TO DO
For the entries below, say how many lines include the word "United" and add nothing else.

DATA SUPPLIED

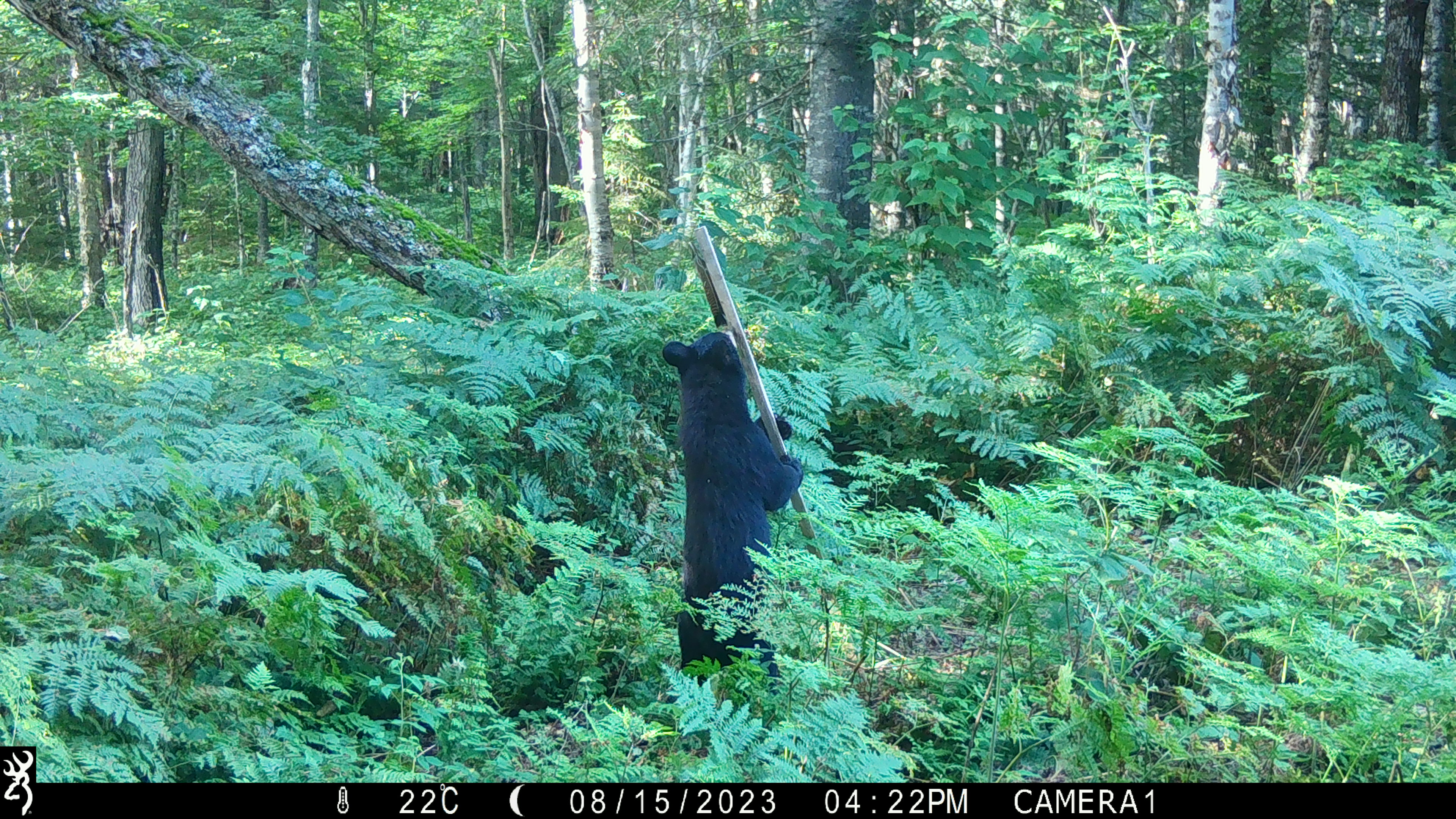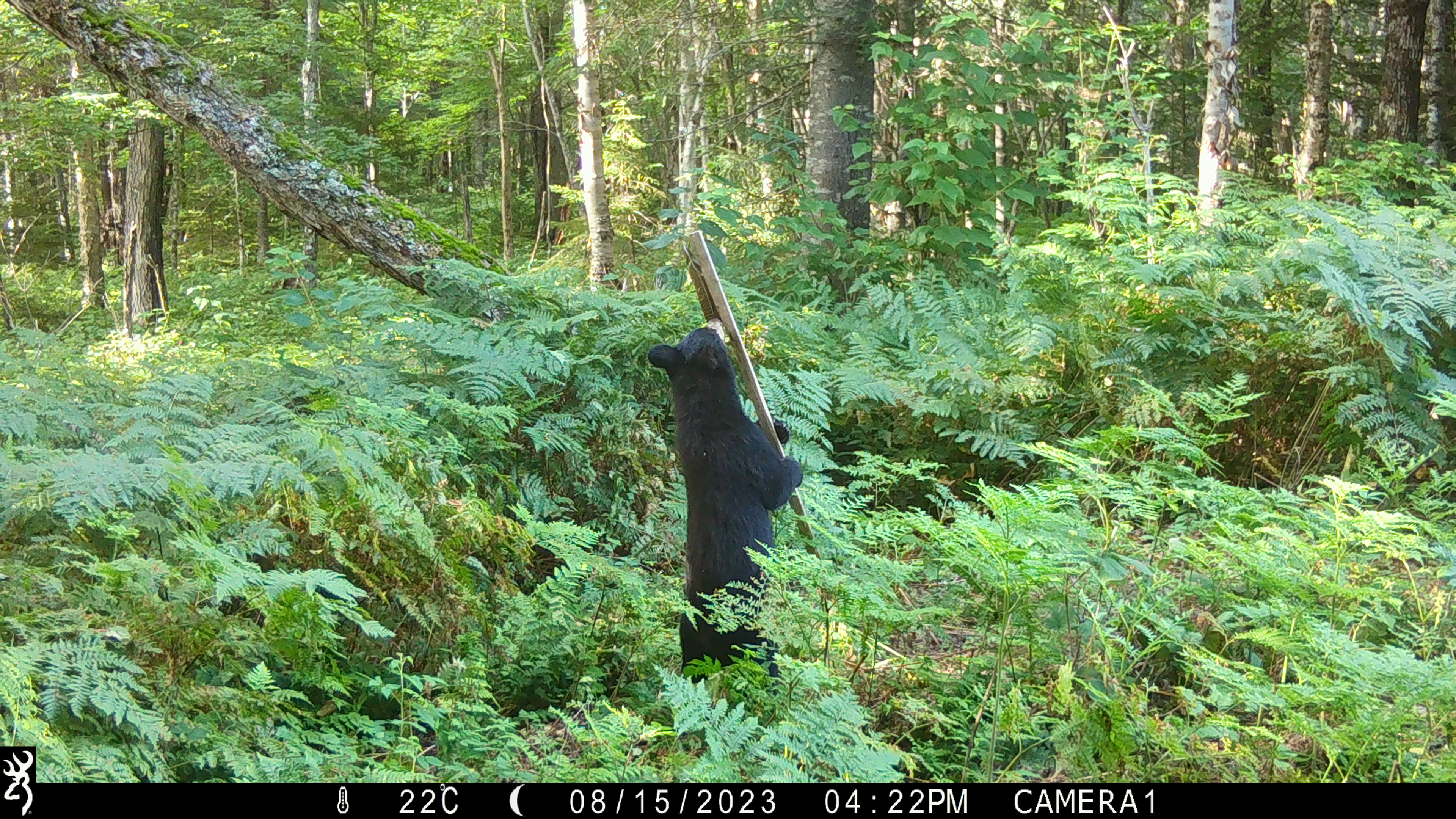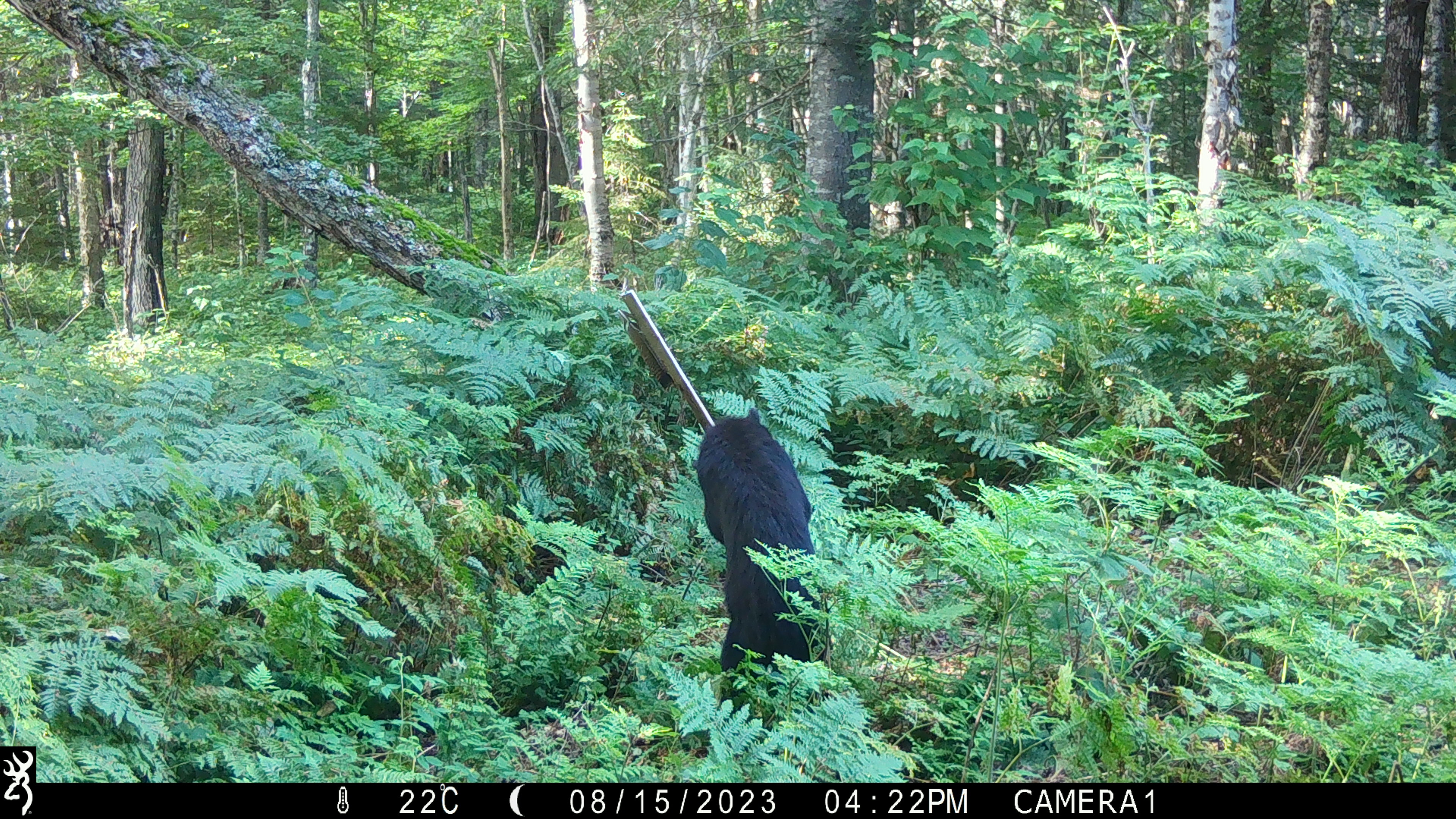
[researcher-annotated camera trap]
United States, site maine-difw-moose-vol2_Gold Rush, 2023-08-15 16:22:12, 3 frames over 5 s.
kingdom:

==

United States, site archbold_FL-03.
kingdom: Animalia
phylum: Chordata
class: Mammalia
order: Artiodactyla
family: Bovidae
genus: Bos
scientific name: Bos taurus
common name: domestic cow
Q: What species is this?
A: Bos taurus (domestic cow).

==

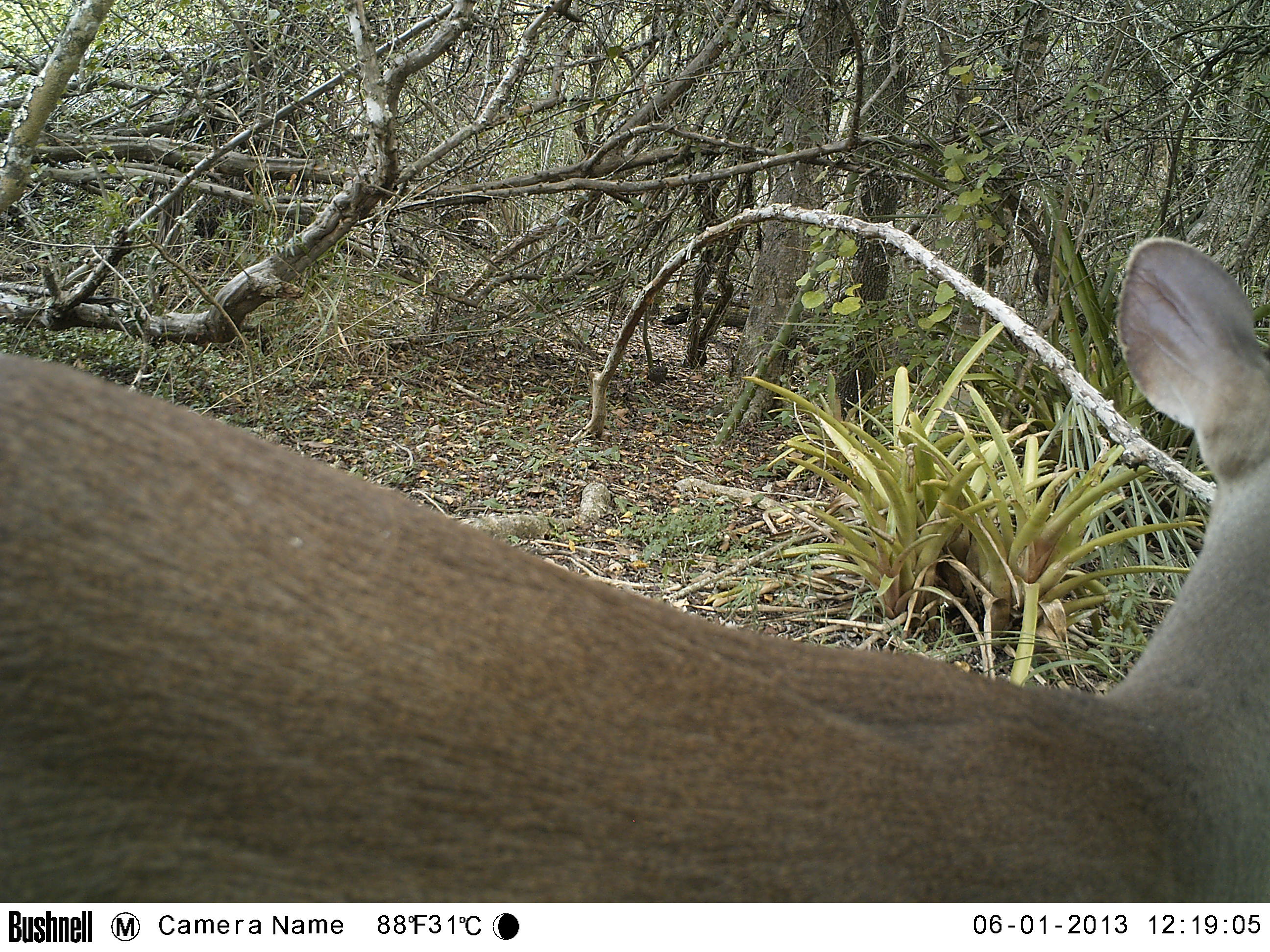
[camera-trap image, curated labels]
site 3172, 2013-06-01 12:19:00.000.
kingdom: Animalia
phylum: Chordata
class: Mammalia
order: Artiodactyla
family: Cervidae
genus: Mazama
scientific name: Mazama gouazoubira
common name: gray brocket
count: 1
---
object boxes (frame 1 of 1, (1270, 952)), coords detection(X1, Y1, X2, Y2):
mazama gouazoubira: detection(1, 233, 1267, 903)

ANSWER SPACE
2